For the greater part of the year, I was hypersensitive to the word "Boston," and my nerves would be on edge when sudden loud noises, crashing sounds or fireworks were anywhere near. I was brought to tears regularly trying to talk about it.
— Sharon Burns | Portland, Ore.
I don't mind talking about it, because I don't want to forget it. I don't want it to go away. I don't want it to fade.
— Randy Clever | Chambersburg, Pa.
In those 12 seconds, I went from a sense of elation in knowing that I was going to finish the marathon to a sense of, 'How do I save my life?'
— Laurel Collins | Berkeley, Calif.
I realized that life is short. I realized that I was in danger; that a lot of people were in danger.
— Julian Jauregui | Woodridge, Ill.
I remember feeling that I should have known that people were hurt. . . I had a day where I just couldn't do anything but weep, and I was really traumatized and terribly distressed by the whole experience.
— Cory Maxfield | Holladay, Utah
It really was that sort of experience where you don't hear the sounds. You don't really know what's going on. You just are doing what you think is the right thing.
— Vivek Shah | Boston, Mass.
How did you change?
How did the Boston Bombings change you in the last year?
The bombers took my legs, but everyone in Boston took care of me. They saved my life. They are the heroes, because they gave me an opportunity. They gave me the chance to prove that I — that we — are better than cowards with bombs. That we're not broken. And we're not afraid. We're stronger.

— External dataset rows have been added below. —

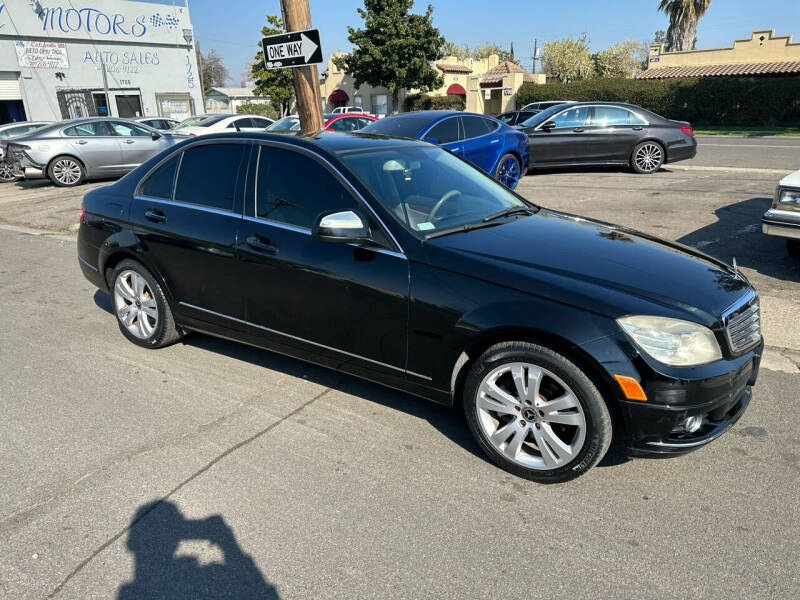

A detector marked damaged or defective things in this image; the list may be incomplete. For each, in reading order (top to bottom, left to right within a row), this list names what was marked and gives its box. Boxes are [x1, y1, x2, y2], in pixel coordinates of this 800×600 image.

pavement crack [46, 382, 340, 596]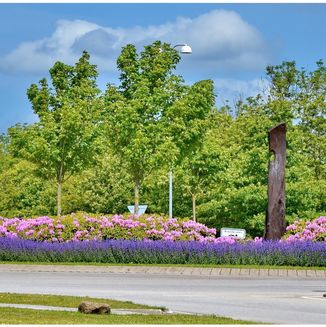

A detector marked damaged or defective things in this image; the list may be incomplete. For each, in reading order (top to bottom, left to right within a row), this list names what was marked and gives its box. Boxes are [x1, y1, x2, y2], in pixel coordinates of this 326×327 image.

rusty metal sculpture [264, 123, 286, 241]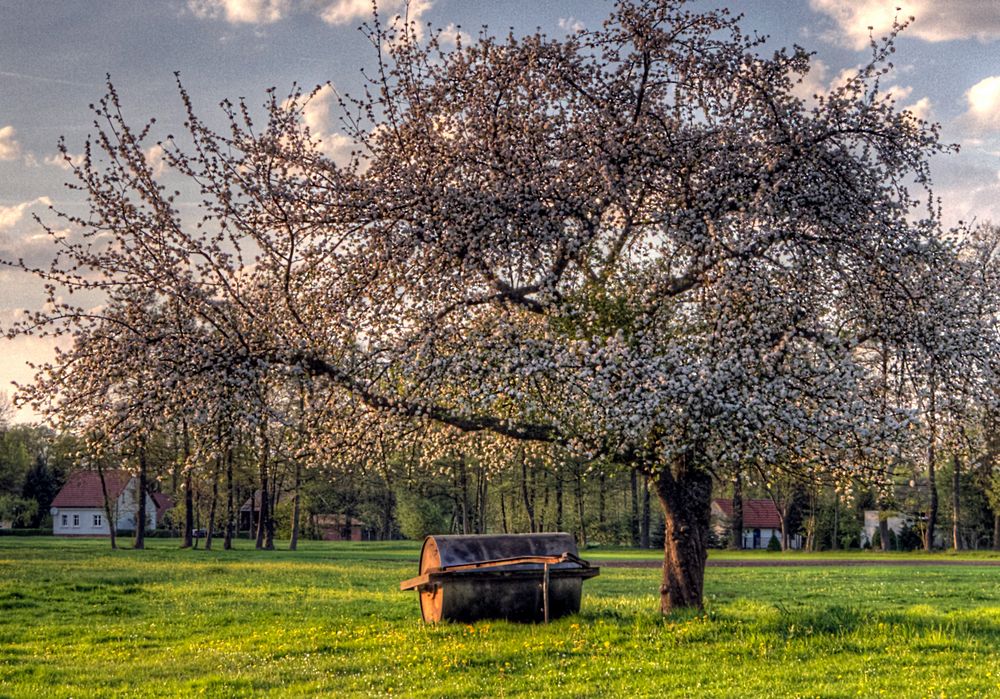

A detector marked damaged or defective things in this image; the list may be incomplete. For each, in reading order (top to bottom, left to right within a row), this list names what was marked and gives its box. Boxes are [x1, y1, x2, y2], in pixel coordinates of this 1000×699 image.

rusty metal trough [400, 532, 600, 628]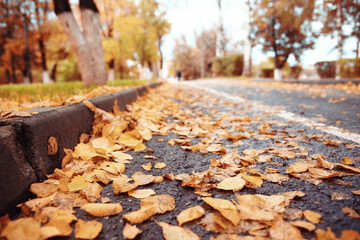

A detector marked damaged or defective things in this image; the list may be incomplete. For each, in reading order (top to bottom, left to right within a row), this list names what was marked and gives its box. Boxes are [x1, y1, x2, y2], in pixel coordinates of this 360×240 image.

cracked asphalt texture [49, 79, 358, 239]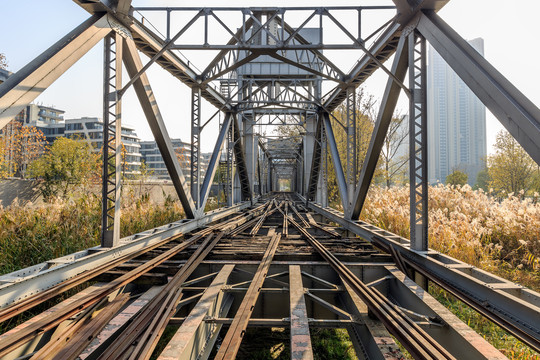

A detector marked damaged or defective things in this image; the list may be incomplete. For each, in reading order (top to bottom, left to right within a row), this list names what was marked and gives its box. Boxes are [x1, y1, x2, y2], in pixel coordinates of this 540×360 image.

rusted metal surface [288, 264, 314, 360]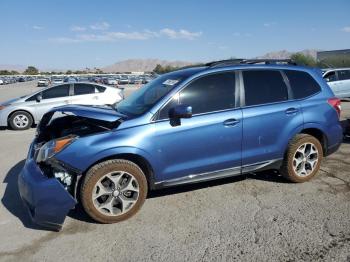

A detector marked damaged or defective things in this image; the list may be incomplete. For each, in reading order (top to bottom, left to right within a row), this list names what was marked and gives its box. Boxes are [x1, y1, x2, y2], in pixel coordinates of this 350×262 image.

dented hood [47, 104, 126, 122]
crumpled front bumper [17, 142, 76, 230]
detached bumper piece [17, 159, 76, 230]
damaged front end [18, 104, 124, 229]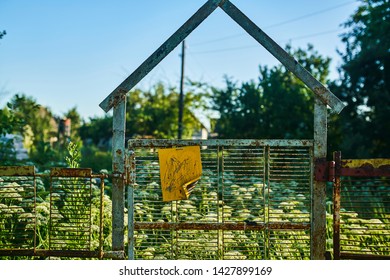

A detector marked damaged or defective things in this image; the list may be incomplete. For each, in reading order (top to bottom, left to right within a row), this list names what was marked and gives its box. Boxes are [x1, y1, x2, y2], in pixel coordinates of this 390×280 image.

rusty fence [0, 165, 106, 260]
rusty fence [128, 139, 314, 260]
rusty fence [332, 153, 390, 260]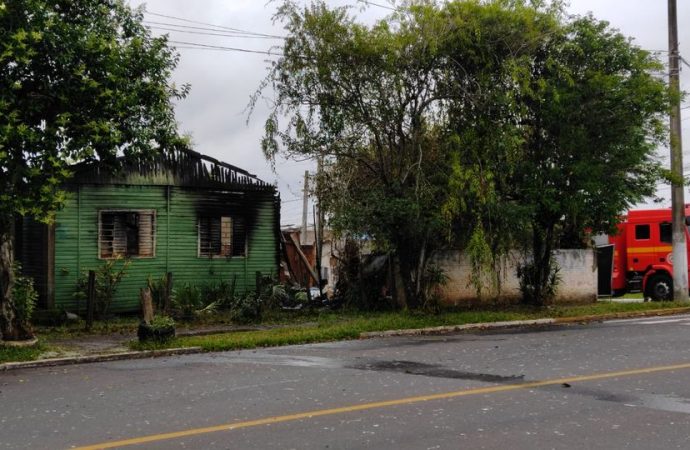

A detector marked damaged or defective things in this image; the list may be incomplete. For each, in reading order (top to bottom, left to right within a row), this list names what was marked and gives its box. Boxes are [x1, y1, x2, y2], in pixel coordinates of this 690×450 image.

broken window [99, 210, 155, 258]
burned green house [16, 149, 280, 312]
broken window [196, 217, 245, 258]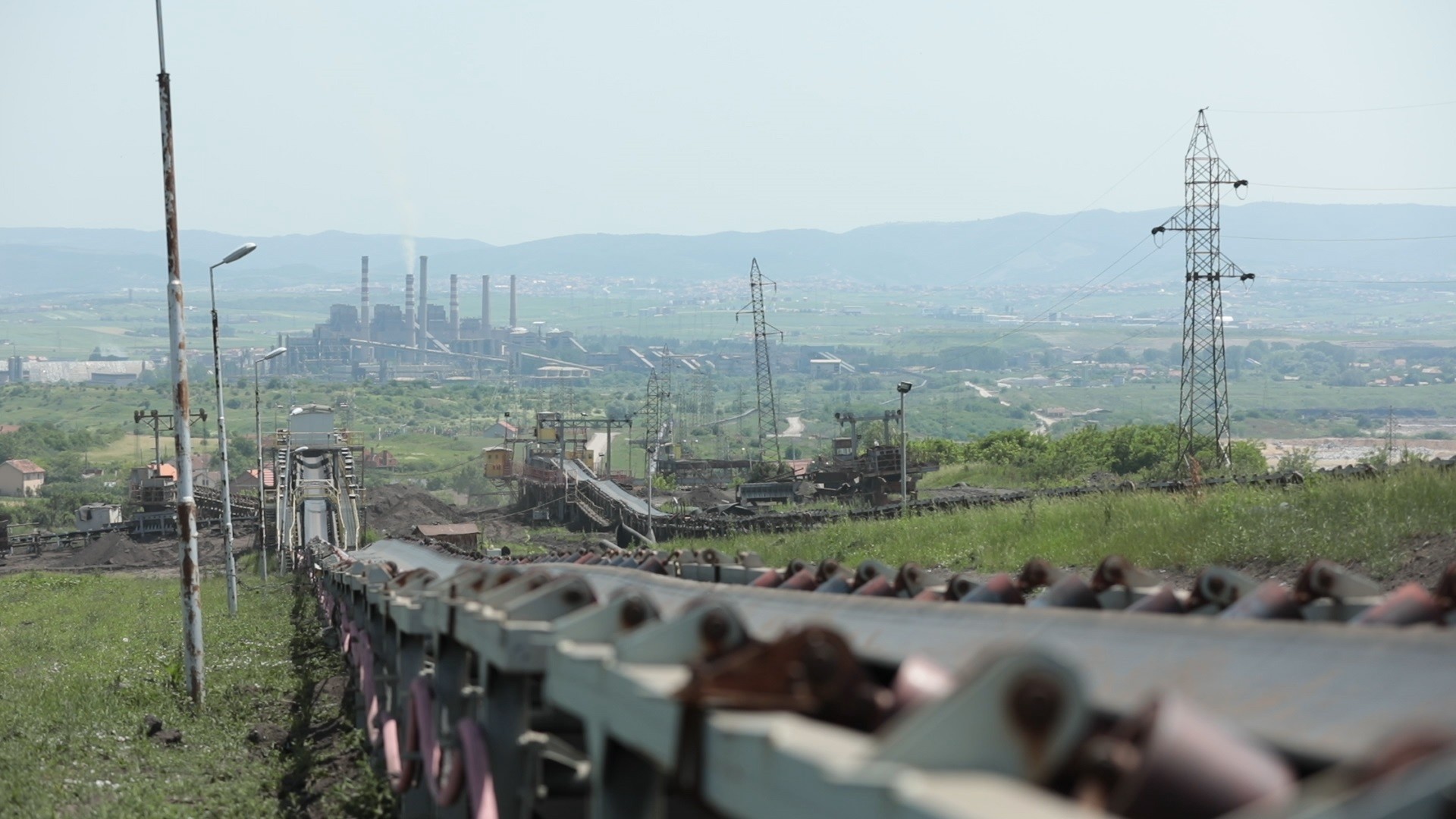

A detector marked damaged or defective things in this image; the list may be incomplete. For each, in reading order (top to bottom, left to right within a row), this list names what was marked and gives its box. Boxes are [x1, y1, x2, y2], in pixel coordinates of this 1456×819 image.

rusty metal pole [154, 0, 202, 702]
rusty metal roller [1083, 690, 1298, 816]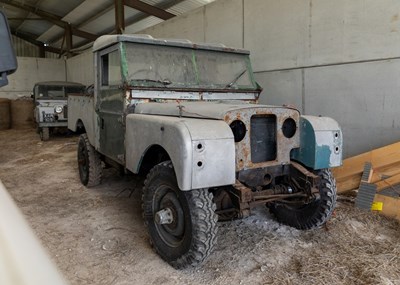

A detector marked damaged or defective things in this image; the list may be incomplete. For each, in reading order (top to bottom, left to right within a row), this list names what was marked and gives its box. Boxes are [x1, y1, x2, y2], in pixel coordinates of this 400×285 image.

cracked windshield [123, 43, 258, 89]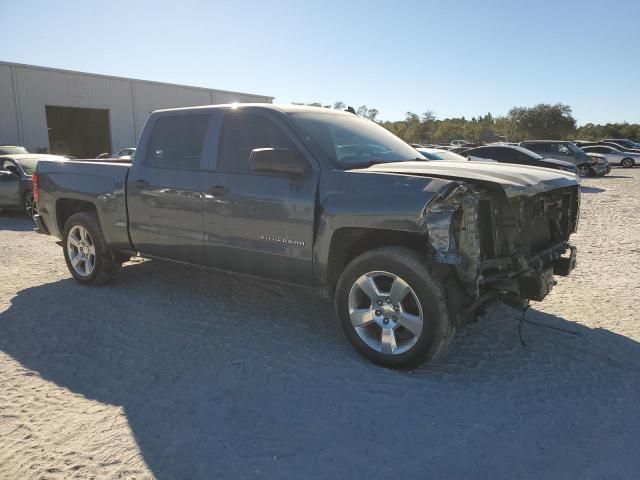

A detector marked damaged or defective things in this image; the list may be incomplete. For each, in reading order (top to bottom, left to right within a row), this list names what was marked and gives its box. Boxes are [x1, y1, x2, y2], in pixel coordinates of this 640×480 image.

damaged front end [424, 180, 580, 316]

When Vivian Adkins crossed the finish line, she looked up into the bleachers and saw a cluster of bright yellow balloons flying through the smoke. Seeing balloons, usually a symbol of happiness, in a time of profound sadness, she says, remains the most searing image of those 12 seconds. It reminds her of a moment, she says, when she thought she might die.
"Those 12 seconds went from innocence — people just joking around, celebrating for their loves ones who finished — to wow, bad things can really happen in this world," Adkins, 44, says.